A la noche siguiente, completada la documentación necesaria para transferir los diez millones de dólares, la envié por mensajero al banco de Washington junto con la tarjeta de fotoidentificación del señor Reglan James, además de una reiteración total de las instrucciones, de mi puño y letra, y la firma de Lestan Gregor, que, por diversas razones, era el mejor nombre para usar en toda esa cuestión.
Mi representante en Nueva York también me conocía por otro seudónimo, al que convinimos no hacer figurar en ningún momento de la transacción; por otra parte, si necesitaba ponerme en contacto con él, ese otro nombre, y dos contraseñas nuevas, lo autorizarían para realizar transferencias de dinero, bastando para ello sólo una orden verbal de mi parte.
En cuanto al nombre Lestan Gregor, desaparecería por completo de toda documentación no bien los diez millones pasaran a poder del señor James. Los restantes bienes del señor Gregor quedaban transferidos a mi otro nombre, que, dicho sea de paso, era Stanford Wilde.

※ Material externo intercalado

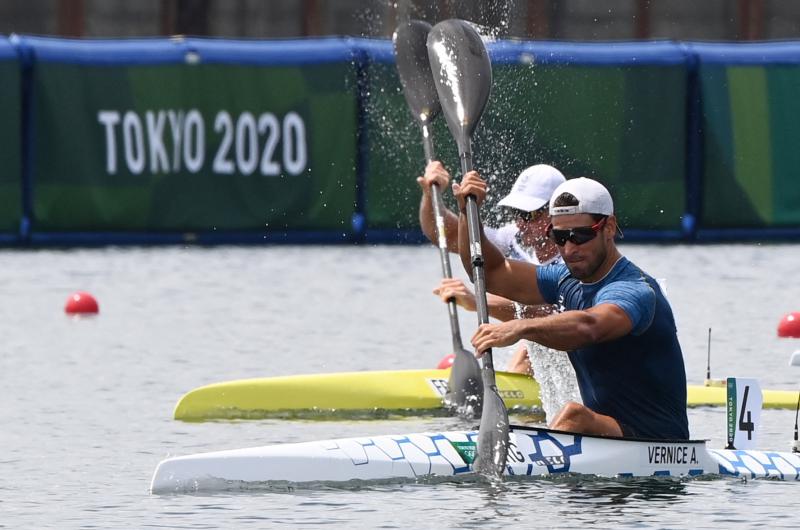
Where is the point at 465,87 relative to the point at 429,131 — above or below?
above

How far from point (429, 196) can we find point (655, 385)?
2.89 metres

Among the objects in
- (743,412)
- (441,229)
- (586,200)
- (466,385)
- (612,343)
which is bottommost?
(466,385)

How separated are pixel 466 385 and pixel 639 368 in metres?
2.97

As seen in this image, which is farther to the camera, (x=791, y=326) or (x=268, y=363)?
(x=791, y=326)

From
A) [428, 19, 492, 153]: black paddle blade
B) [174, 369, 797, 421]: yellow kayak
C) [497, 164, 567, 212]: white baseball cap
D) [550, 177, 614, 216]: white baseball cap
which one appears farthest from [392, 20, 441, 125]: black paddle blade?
[550, 177, 614, 216]: white baseball cap

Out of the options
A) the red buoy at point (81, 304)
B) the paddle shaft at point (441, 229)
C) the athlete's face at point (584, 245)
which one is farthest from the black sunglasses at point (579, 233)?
A: the red buoy at point (81, 304)

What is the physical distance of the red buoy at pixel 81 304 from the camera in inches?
671

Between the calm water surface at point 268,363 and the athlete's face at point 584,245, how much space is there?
931mm

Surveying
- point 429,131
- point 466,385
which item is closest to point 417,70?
point 429,131

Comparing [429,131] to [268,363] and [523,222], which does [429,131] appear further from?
[268,363]

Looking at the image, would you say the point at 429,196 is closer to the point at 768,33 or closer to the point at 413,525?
the point at 413,525

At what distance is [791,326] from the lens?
51.3 ft

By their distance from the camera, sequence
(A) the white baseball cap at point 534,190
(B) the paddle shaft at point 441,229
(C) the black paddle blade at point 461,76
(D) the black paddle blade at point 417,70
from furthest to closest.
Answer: (D) the black paddle blade at point 417,70
(B) the paddle shaft at point 441,229
(A) the white baseball cap at point 534,190
(C) the black paddle blade at point 461,76

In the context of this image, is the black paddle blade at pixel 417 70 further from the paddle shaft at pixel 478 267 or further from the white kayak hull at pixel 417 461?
the white kayak hull at pixel 417 461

Todos mis representantes están habituados a recibir instrucciones así de insólitas: cesiones de dinero, abandono de identidades, orden de girarme fondos adondequiera que me encuentre, mediante apenas un llamado telefónico. Pero ajusté el sistema. Di contraseñas raras, difíciles de pronunciar. En suma, hice todo lo posible por mejorar la cuestión de la seguridad en torno de mis identidades, como también para dejar totalmente establecidas las condiciones para la transferencia de los diez millones.
Desde el mediodía del miércoles el dinero estaría en una cuenta fiduciaria en el banco de Washington, del cual sólo podría retirarlo el señor Reglan James y únicamente entre las diez y las doce del viernes siguiente. El señor James demostraría su identidad si su aspecto coincidía con la foto, además de su huella digital y su firma, antes de que el dinero pasara a su cuenta. A las doce y un minuto toda la transacción quedaría sin efecto y el dinero regresaría a Nueva York.
Al señor James debían presentársele las condiciones a más tardar el miércoles por la tarde y se le habría de asegurar que, en caso de cumplirse con todos los requisitos, el dinero le sería transferido según lo pactado.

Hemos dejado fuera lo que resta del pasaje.